Have you ever heard the line “Go big or go home?” I hate that catch phrase. I also hate New Jersey, even though I’ve never been there and don’t think I’ve ever met anyone from the state. My discontent stems from a barrage of phone encounters with New Jerseyians who seem genetically disposed to being miserable fucks trying to make everyone else as miserable as they are.
Titus Andronicus hales from New Jersey, they seem miserable, and they’re aiming for the upper deck with their sophomore effort, The Monitor, a loosely knit concept album featuring a barrage of indie guest stars fueled by pony kegs and a desire to be a part of something special.
It’s the kind of album that can get reviewers in trouble; The Monitor is such a blatant attempt at musical martyrdom that you want to immediately discount it. However, it’s delivered with such drunken stumbles and underdog charm that it’s easy to get caught up in its anthemic reverie and blindly champion it.
The reality is probably somewhere in the middle: The Monitor aligns itself with such modern-day landmarks as Neutral Milk Hotel‘s In The Aeroplane Over The Sea, Bright Eyes‘ Lifted, and Fucked Up‘s The Chemistry Of Modern Life. If your head is spinning trying to imagine an algorithm of all of those albums, then you’d be better served by skipping this review altogether and getting your own copy of what I think is 2010’s first record of the year entry.
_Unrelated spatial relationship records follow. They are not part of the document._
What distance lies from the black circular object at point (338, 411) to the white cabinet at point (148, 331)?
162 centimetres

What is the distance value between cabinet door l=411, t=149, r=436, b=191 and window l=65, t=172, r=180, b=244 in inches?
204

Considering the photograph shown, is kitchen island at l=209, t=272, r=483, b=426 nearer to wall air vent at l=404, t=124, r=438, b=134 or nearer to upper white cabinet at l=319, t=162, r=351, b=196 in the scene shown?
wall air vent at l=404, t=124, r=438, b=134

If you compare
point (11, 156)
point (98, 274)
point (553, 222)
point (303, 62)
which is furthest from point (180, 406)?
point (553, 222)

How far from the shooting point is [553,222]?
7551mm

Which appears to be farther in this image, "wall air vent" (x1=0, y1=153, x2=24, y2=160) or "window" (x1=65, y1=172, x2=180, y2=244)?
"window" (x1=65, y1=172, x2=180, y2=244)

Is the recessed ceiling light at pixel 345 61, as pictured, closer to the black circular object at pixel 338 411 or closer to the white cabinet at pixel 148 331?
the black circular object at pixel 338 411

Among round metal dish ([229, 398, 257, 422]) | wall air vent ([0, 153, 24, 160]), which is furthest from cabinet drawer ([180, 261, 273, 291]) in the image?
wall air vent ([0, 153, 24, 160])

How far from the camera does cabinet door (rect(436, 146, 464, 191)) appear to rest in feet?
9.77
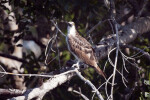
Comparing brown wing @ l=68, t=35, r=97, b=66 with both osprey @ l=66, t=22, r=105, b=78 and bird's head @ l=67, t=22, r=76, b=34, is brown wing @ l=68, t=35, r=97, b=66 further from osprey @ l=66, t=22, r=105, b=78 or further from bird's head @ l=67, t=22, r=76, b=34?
bird's head @ l=67, t=22, r=76, b=34

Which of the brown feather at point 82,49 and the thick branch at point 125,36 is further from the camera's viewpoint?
the thick branch at point 125,36

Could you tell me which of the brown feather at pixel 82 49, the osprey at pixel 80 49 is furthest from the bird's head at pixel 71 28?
the brown feather at pixel 82 49

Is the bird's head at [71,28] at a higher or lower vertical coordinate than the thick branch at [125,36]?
higher

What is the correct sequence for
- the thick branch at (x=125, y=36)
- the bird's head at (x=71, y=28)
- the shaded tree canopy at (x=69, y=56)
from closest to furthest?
the shaded tree canopy at (x=69, y=56) → the thick branch at (x=125, y=36) → the bird's head at (x=71, y=28)

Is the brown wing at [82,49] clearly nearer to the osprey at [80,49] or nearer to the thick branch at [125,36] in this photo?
the osprey at [80,49]

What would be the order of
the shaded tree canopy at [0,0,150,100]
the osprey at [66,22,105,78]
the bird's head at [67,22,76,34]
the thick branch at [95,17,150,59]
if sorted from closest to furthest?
the shaded tree canopy at [0,0,150,100] → the osprey at [66,22,105,78] → the thick branch at [95,17,150,59] → the bird's head at [67,22,76,34]

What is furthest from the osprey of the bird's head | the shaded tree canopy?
the shaded tree canopy

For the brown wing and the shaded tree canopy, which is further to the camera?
the brown wing

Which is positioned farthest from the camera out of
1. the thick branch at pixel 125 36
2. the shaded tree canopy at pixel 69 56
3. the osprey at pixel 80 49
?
the thick branch at pixel 125 36

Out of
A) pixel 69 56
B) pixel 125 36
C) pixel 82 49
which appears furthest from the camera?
pixel 69 56

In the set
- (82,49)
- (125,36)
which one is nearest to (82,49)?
(82,49)

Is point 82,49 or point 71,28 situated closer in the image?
point 82,49

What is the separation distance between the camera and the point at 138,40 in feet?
20.0

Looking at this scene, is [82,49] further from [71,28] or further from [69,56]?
[69,56]
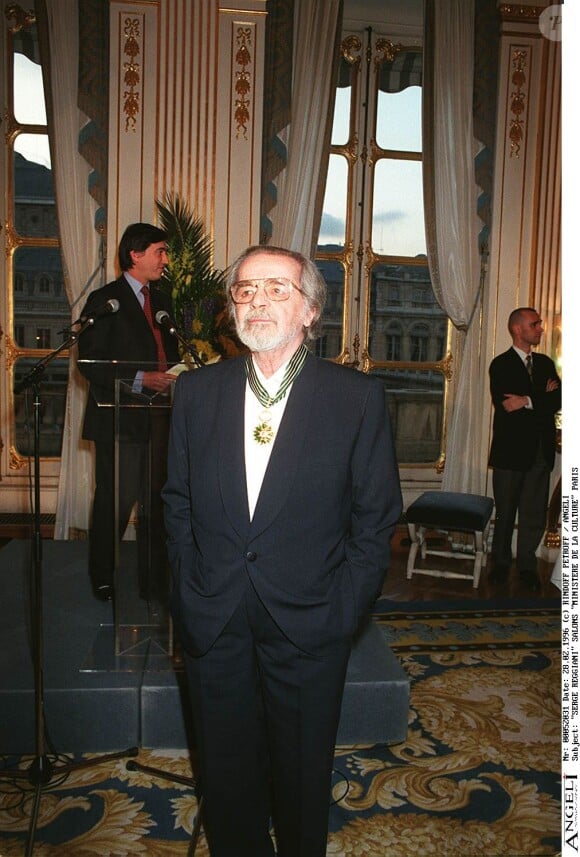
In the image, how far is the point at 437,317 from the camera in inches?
273

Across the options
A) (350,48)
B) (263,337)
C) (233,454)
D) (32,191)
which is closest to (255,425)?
(233,454)

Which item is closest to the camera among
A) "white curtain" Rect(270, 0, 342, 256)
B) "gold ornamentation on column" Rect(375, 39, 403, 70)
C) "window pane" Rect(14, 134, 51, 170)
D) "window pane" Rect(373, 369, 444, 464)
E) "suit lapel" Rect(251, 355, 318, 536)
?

That’s right, I’ve become a giddy fanboy of all of the shit that Titus Andronicus is cramming into The Monitor in much the same way that I’m a fan of those aforementioned albums. It’s a whirlwind of influences, drunk journal meanderings, and spirited after-hours rock and roll when it’s too late to worry about sleep, sex, or brain cells.
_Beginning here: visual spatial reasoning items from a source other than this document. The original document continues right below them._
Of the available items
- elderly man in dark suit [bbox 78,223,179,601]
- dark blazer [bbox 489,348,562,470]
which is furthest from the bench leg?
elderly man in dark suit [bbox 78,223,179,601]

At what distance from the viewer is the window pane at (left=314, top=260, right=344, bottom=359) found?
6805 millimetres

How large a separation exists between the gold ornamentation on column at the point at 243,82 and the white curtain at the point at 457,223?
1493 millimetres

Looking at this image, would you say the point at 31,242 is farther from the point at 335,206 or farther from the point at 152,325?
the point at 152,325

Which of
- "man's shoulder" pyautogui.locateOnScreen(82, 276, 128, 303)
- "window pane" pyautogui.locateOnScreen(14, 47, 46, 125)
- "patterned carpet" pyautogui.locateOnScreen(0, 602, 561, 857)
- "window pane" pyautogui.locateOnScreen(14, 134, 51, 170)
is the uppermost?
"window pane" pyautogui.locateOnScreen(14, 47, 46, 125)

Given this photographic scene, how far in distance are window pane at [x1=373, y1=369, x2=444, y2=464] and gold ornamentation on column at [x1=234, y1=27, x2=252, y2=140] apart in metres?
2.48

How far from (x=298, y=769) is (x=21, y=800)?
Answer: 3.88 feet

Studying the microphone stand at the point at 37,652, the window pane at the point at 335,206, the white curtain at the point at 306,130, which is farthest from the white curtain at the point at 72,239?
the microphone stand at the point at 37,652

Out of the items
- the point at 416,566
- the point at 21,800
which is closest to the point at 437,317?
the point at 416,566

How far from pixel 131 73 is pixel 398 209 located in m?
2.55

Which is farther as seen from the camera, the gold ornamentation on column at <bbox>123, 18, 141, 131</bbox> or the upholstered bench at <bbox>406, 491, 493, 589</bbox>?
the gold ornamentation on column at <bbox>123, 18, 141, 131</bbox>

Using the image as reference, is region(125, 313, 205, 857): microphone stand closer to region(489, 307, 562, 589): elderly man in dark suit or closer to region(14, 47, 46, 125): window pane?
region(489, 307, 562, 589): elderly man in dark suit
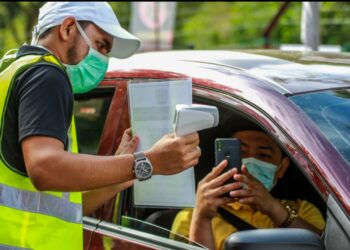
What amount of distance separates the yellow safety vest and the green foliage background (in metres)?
15.1

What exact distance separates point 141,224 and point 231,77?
0.64m

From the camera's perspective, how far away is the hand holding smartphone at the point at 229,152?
9.07 ft

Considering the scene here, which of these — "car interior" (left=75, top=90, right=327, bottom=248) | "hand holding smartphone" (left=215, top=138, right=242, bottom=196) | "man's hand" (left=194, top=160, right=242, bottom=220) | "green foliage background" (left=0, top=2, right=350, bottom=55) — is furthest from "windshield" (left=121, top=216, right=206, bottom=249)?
"green foliage background" (left=0, top=2, right=350, bottom=55)

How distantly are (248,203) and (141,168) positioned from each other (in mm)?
589

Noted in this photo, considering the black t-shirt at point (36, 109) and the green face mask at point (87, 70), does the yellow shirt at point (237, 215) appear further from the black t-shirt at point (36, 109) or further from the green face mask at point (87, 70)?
the black t-shirt at point (36, 109)

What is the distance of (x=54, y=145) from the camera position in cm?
224

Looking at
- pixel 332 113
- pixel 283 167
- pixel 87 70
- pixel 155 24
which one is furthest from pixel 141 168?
pixel 155 24

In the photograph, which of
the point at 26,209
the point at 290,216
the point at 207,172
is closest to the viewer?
the point at 26,209

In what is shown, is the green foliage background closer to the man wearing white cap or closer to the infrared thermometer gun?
the man wearing white cap

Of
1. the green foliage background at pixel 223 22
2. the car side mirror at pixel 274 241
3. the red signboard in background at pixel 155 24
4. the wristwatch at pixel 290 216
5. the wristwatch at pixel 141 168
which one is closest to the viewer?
the car side mirror at pixel 274 241

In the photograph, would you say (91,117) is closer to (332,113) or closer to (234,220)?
(234,220)

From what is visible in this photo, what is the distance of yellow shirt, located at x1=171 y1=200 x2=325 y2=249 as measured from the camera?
9.79 feet

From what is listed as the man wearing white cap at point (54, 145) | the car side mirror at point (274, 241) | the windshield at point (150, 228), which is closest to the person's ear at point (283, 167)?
the windshield at point (150, 228)

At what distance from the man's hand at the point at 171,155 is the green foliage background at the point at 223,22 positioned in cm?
1518
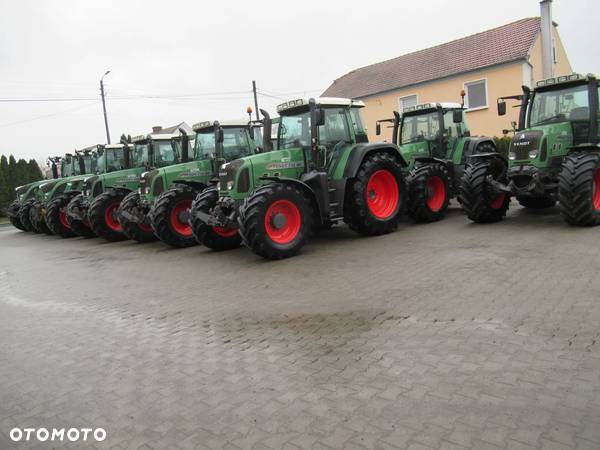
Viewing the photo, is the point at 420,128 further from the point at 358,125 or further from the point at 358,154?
the point at 358,154

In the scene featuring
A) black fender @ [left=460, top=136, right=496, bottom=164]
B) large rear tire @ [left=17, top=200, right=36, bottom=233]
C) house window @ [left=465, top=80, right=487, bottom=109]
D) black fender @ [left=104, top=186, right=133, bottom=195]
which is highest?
house window @ [left=465, top=80, right=487, bottom=109]

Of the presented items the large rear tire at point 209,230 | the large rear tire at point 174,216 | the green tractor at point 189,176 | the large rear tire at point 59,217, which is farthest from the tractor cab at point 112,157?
the large rear tire at point 209,230

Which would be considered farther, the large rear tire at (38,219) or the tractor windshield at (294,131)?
the large rear tire at (38,219)

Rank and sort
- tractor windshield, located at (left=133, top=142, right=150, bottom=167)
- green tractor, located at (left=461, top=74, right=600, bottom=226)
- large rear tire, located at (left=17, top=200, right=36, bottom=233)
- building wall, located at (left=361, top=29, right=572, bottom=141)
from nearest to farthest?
green tractor, located at (left=461, top=74, right=600, bottom=226) < tractor windshield, located at (left=133, top=142, right=150, bottom=167) < large rear tire, located at (left=17, top=200, right=36, bottom=233) < building wall, located at (left=361, top=29, right=572, bottom=141)

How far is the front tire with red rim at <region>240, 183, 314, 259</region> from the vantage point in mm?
7625

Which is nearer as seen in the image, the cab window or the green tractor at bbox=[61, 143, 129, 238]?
the cab window

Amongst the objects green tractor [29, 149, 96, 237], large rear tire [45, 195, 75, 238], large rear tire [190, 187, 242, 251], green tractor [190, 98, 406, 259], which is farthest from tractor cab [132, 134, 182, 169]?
green tractor [190, 98, 406, 259]

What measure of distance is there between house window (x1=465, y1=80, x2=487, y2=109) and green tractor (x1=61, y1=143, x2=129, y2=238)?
15.5 m

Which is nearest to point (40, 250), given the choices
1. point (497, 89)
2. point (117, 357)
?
point (117, 357)

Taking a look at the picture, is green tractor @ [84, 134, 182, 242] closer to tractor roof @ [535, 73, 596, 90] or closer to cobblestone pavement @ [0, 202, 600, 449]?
cobblestone pavement @ [0, 202, 600, 449]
I’m also totally smitten by how the band just blatantly apes artists well out of their reach: The Clash, The Pogues, and The Boss. They’re too young or too drunk to care that they’re nowhere near any of those artists’ highpoints, but that’s part of the appeal here. The Monitor barrels through sixty minutes of passionate rock and roll that to blow it off is to lie to yourself that it’s not special. The Monitor may ultimately become the best thing this band ever releases, but even if it is, it will still be a joy to listen to long after they should fall from grace with God.
It’s not just the Nor’easter bar band arrangements that entice you, there’s a lot of help from vocalist Patrick Stickles’ endless barrage of words—often separated by only a gasp of air or the obligatory second-wind slow number. There’s the suggestion that Stickles’ has created some concept of a character leaving Jersey for Boston only to question the notion of how a regional transition can even change someone’s real identity. How this all translates into a civil war thesis depends on the number of Keystone Lights you’ve thrown back before listening to it.
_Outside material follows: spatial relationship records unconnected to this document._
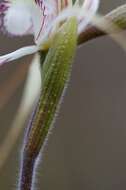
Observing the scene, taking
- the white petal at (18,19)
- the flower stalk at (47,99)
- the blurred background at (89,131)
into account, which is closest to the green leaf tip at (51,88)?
Answer: the flower stalk at (47,99)

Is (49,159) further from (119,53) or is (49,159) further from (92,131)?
(119,53)

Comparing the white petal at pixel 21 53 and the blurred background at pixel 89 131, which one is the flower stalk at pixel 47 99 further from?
the blurred background at pixel 89 131

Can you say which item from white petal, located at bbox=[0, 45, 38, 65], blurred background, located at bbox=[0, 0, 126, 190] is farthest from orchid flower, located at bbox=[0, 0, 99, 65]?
blurred background, located at bbox=[0, 0, 126, 190]

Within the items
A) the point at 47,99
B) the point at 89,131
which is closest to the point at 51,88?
the point at 47,99

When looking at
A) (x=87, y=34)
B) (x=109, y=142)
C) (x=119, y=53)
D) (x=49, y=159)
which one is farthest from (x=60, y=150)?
(x=87, y=34)

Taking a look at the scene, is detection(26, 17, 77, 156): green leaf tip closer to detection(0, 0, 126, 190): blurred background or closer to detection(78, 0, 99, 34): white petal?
detection(78, 0, 99, 34): white petal

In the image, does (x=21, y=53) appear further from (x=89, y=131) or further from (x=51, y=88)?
(x=89, y=131)

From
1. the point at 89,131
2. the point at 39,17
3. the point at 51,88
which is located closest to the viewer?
the point at 51,88

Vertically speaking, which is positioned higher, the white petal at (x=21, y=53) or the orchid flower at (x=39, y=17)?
the orchid flower at (x=39, y=17)
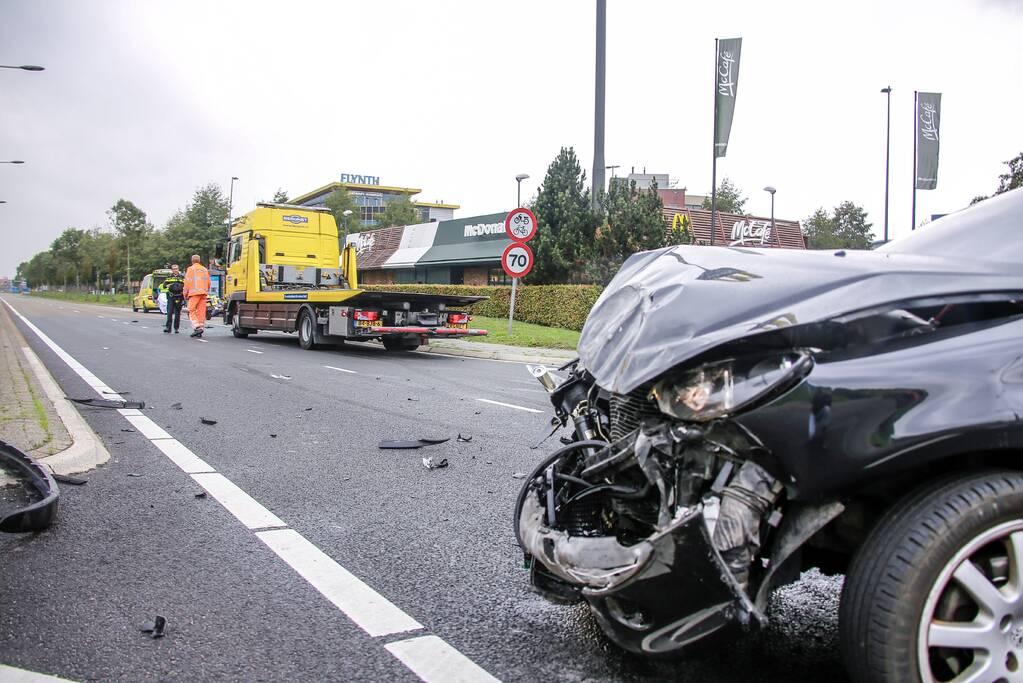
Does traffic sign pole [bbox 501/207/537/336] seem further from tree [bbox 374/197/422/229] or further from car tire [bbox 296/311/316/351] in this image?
tree [bbox 374/197/422/229]

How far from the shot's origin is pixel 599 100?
21.1 m

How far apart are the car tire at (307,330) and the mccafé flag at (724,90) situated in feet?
36.3

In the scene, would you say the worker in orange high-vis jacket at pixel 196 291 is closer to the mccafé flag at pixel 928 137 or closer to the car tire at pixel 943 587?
the mccafé flag at pixel 928 137

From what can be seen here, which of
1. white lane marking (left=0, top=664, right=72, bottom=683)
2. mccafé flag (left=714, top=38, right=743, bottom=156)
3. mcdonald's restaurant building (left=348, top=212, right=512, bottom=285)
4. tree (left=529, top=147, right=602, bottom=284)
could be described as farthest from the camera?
mcdonald's restaurant building (left=348, top=212, right=512, bottom=285)

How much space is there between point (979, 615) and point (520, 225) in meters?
15.2

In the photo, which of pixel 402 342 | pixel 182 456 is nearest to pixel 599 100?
pixel 402 342

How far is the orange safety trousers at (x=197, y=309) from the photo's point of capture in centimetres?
1962

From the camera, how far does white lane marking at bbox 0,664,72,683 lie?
2.39 meters

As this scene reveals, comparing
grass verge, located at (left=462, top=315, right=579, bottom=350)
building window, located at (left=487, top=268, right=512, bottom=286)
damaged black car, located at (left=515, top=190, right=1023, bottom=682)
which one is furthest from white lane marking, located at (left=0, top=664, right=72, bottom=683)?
building window, located at (left=487, top=268, right=512, bottom=286)

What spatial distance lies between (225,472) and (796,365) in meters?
4.20

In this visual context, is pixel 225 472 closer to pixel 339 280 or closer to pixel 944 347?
pixel 944 347

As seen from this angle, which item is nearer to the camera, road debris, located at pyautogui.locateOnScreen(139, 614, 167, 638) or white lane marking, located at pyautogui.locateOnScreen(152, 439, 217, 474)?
road debris, located at pyautogui.locateOnScreen(139, 614, 167, 638)

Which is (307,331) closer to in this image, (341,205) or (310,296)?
(310,296)

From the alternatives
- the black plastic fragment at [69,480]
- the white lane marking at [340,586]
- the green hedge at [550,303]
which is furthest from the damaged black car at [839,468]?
the green hedge at [550,303]
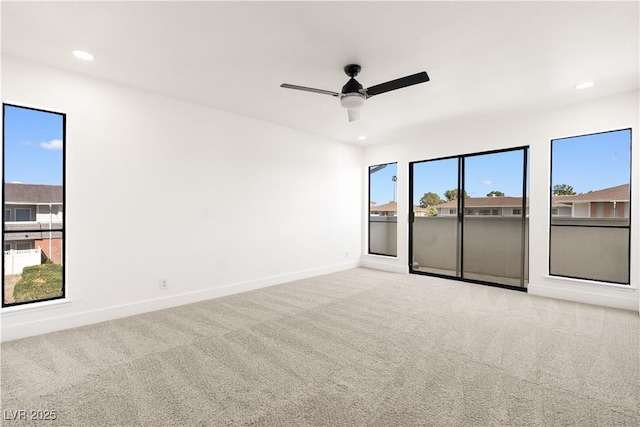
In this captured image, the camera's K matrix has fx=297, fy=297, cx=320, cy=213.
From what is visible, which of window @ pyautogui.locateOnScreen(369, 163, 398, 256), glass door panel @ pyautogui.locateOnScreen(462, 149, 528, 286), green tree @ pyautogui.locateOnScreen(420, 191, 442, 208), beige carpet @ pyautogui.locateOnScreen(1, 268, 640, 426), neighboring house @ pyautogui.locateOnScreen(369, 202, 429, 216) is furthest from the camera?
window @ pyautogui.locateOnScreen(369, 163, 398, 256)

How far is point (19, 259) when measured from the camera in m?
3.00

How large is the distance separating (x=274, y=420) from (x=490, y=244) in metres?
4.59

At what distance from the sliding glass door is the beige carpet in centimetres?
124

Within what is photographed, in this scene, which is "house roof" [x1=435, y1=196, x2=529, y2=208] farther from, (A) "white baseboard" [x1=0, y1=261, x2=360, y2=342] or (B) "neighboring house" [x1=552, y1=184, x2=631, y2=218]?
(A) "white baseboard" [x1=0, y1=261, x2=360, y2=342]

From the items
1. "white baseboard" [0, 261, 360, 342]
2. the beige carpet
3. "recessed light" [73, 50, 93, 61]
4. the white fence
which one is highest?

In reality, the only character is Stickles himself trying to bullshit his way through a concept. He’s just another miserable fuck from Jersey, who spells it out on one line in “A Pot To Piss In” with The Monitor‘s most telling couplet: “You’ve never been no virgin kid / You were fucked from the start.”
The difference is that he’s at least trying to get in my good graces with all of those musical recollections and emotive quantifiers that The Monitor keeps dishing out. At least until the fourteen-minute long closer “The Battle Of Hampton Road,” the album’s most ambitious and jaw-dropping moment. By then, Stickles is a screaming ball of vitriol who’s no longer a woeful drunk, but the scary dude who’s about ready to make a very bad decision.
As good as The Monitor is, it does nothing to really change my opinion of the Garden State, or my feelings towards the phrase “go big or go home.” What it does instead is help me realize that both of those elements, New Jersey itself and the notion of trying to give it all instead of staying close to your own natural abilities, have contributed to Titus Andronicus’ delivering an album that will most assuredly change their lives for the better. It is a game-changing moment, one that is deserving of its recent praise and one that may indeed be name-checked for years ahead by anyone who likes their depression mixed with a stiff drink and bloodshot rock and roll therapy.